Hazreti Peygamber bir seferden dönerken, kızı Fatıma onu üstünü
başını temizlerken görür ve "ey babacığım senin bu sıkıntıların ne zaman
bitecek" der. Bunun üzerine Hazreti Peygamber ne zaman ki, Allahın
mesajı ve benim ismim bütün dünyada duyulacak işte o zaman bitecek "
der. Şu günlerde Hazreti Peygamberin örnek şahsiyetini hedef alan
güruhlar karalama kampanyalarına devam etseler de, onu hiç tanımayanlar
dahi üstün şahsiyetini, dürüstlüğünü ve insanlığa verdiği mesajını
tereddütsüz kabul ediyor. Araştırmalar, yine onun en sevilen kişi
olduğunu ortaya koyuyor. Mesajı ise inananların gönlünde ve hayatında
aktif bir kılavuz olarak yaşamaya devam ediyor... Sosyal sorunların,
karanlık eylemlerin, savaşların, katliamların, entrikaların maksimum
düzeyde yaşandığı bir çağa tanıklık ediyoruz. İnsanlar, boşluk,
depresyon, yalnızlık, mutsuzluk, doyumsuzluk ve gelecek kaygısı ile
boğuşurken zamanın nasıl uçup gittiğini anlayamıyorlar. Böyle bir
dünyada bir ışık yakalamak, doğru bir kılavuza tabi olmak ancak aklı
selim insanların yapabileceği bir şeydir. Hamdolsun Müslüman toplumlar
yaşamlarını istila eden hainlere rağmen Hazreti Peygamberin sünnetine
tutunmaya devam ediyorlar.
Bildiğiniz üzere, yeni eğitim sisteminde Hazreti Peygamberin hayatı
en fazla tercih edilen derslerden biri oldu. Çünkü bu toplum, yaşam
tarzı olarak bir kokuşmuşluğun içine sürüklense de, geçmişinden süzülüp
gelen bir kültürün ve medeniyetin izlerini taşıyor. Özüne dönecek bir
çıkış yolu arıyor. Çocuklarını kurtaracak ve aydınlık bir geleceğe
taşıyacak olan yegane örnek şahsiyetin ise Hazreti Peygamber olduğunu
biliyor...
Sevginin tezahürü ile öfkenin tezahürü farklıdır. Hazreti Peygamber
bunca karalama kampanyalarına, yasaklara ve baskılara rağmen en sevilen
insan ve örnek alınan şahşiyet olarak insanlara yol göstermeye devam
ediyor. İşte burada gerçek bir sevginin tezahürünü görüyoruz.

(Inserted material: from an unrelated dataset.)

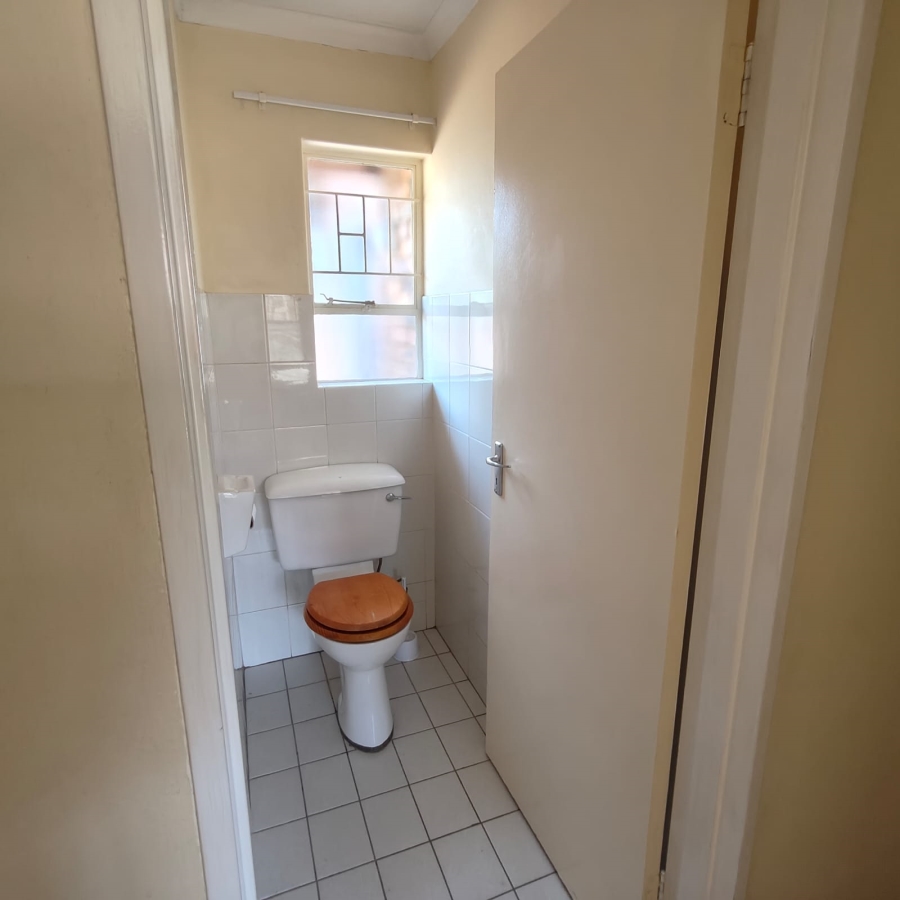 To Let 3 Bedroom Property for Rent in Waldrift Gauteng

Korku ile verilen şeyin bereketi ve kalıcılığı yoktur, bu şekilde
verdiğiniz bilgi ve yaşam anlayışı kalıcı olamadığı gibi insanların
gönüllerinde bir sevgiye de dönüşemez. Gerçek anlamda sevilen kişi ise
ne kadar baskı oluşturulursa oluşturulsun terk edilmez. Ama, gün gelir
zaman ve mekan uygun hale geldiğinde ilk önce korku ile verilen terk
edilir. Sevgi ile verilen ise en zor zamanlarda dahi terk edilmez.
Seksen yıldır bizlere, neyin iyi neyin kötü, neyin değerli ya da
değersiz olduğunu tepeden inme bir yaklaşımla emrettiler bunun da
ötesinde baskı ve dayatma yoluna gittiler. Ama hiçbiri işe yaramadı...

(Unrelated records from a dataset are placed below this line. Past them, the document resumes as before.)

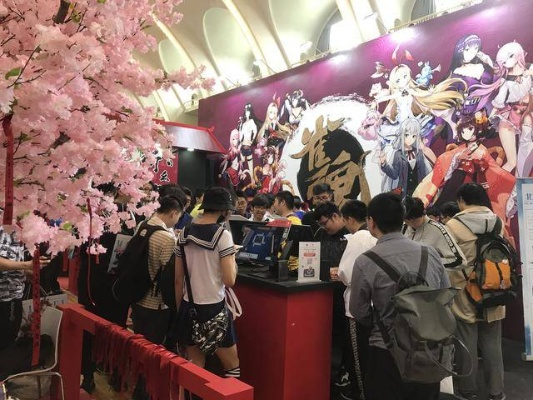 《绝晓》CJ试玩：二次元魂游新体验，探索未知世界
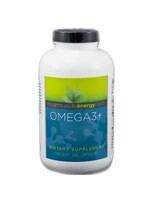 OMEGA3+
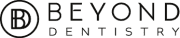 Beyond Dentistry logo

Çünkü bizler, sadece Allahın tavsiye ettiğini sever ve bunun için çaba
gösteririz. Elbette insanlarımız zaman zaman tıkanma noktasına geliyor
ve özünden uzaklaşabiliyor. Çünkü Müslüman halk üzerinde yoğun bir
sendrom oluşturulmaya çalışıyor. Ama bu toplumun bağrından çıkan ahlak
ve maneviyat filizleri küçük bir kıpırtı ile yeniden diriliyor.